The organisation of the bilingual lexicon: a PET study

2003 
In the literature on bilingualism, cognate relatedness has been shown to interact with proficiency in the foreign language such that cognate items are a measure of higher mastery than non-cognate ones. Systematic variation of these items in an activation study thus allows inter-subject control of different proficiency levels in the same bilingual subject. A positron emission tomography (PET) experiment was conducted with 11 Belgian subjects who were native speakers of Flemish/Dutch and had good proficiency in French. The experimental task consisted of internally naming pictures of objects in French and Dutch. For each language, there were two conditions. In one condition, the picture names were cognate across both languages, i.e. the translation equivalents shared phonological/orthographic similarity. In a second condition, picture names were non-cognate items without phonological/orthographic similarity in the French-Dutch translation equivalents. The items in both subsets were matched for visual complexity, object familiarity and familiarity of the French word. The results of our PET experiment on bilingual production showed hardly any difference between L2 cognates, L1 cognates and L1 non-cognates.
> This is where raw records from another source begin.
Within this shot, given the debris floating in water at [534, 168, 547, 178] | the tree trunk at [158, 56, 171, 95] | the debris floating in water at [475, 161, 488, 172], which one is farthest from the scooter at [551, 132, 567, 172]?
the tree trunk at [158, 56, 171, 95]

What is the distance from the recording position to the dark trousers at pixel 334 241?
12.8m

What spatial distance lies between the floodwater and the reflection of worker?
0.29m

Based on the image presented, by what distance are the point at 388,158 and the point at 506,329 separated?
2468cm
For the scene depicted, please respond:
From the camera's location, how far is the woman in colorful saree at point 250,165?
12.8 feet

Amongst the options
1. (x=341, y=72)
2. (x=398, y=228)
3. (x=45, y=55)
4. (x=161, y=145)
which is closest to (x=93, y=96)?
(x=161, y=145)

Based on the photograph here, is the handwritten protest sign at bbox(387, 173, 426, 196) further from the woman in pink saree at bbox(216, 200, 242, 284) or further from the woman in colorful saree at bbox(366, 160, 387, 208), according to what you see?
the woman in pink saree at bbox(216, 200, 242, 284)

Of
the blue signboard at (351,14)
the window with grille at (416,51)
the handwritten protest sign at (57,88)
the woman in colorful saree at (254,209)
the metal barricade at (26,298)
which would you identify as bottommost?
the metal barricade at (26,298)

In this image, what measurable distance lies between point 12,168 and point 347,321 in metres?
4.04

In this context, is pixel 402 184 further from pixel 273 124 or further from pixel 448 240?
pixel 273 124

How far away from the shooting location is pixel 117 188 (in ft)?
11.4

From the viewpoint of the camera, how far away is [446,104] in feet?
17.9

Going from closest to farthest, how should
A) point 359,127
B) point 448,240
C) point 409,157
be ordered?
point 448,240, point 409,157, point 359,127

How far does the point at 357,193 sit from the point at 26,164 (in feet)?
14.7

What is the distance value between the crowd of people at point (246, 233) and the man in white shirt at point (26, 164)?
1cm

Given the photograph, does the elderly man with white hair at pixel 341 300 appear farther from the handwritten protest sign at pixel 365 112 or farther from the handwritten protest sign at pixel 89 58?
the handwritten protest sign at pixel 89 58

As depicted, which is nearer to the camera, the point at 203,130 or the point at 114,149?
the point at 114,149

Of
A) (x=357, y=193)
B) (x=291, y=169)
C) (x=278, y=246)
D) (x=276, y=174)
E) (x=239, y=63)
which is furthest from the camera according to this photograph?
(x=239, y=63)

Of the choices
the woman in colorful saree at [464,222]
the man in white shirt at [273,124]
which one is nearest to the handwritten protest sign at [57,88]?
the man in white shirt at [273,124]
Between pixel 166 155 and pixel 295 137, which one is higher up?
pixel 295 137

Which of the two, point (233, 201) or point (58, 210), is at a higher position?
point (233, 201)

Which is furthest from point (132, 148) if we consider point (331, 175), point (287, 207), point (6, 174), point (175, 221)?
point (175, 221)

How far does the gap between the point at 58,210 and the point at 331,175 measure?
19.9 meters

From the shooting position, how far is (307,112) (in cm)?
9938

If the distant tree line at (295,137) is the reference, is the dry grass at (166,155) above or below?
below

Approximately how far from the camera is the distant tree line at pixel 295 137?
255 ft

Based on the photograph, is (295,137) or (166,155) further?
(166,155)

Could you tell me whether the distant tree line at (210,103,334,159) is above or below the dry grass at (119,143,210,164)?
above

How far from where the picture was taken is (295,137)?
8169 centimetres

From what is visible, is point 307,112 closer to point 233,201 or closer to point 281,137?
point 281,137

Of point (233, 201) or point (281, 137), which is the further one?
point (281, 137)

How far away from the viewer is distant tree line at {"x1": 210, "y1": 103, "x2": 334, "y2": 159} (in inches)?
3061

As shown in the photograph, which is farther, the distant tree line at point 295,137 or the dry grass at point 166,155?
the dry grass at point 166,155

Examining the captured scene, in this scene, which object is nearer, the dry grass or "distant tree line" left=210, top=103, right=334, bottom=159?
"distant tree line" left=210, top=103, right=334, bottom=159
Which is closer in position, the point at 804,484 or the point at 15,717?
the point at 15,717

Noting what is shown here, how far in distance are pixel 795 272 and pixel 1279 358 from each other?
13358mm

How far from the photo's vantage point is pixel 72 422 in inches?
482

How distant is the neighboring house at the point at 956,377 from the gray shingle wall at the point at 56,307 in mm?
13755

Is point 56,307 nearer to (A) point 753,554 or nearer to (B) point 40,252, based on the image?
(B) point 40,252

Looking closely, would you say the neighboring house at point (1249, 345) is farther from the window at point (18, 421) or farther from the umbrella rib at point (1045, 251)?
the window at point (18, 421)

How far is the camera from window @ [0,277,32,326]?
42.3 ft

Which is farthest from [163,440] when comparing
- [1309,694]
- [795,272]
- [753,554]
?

The few significant differences of activation between L1 and L2 were almost exclusively due to increased activation for French non-cognate items in left inferior frontal and temporo-parietal areas. Thus, non-cognate foreign language naming recruited additional brain regions compared to native language non-cognate and native as well as foreign language cognate items. In our study, these areas of additional activation in L2 non-cognates were restricted to left hemispheric inferior frontal and temporal structures in or at the periphery of the known language areas. In conclusion, the bilingual production study presented here supports an important role of proficiency in activation differences between L1 and L2. The results suggest a relation between activation in left BA 20, BA 44 and BA 47 and effortful lexical retrieval. Our results are not in line with the hypothesis of entirely distinct neural substrates for the different languages of a bilingual individual.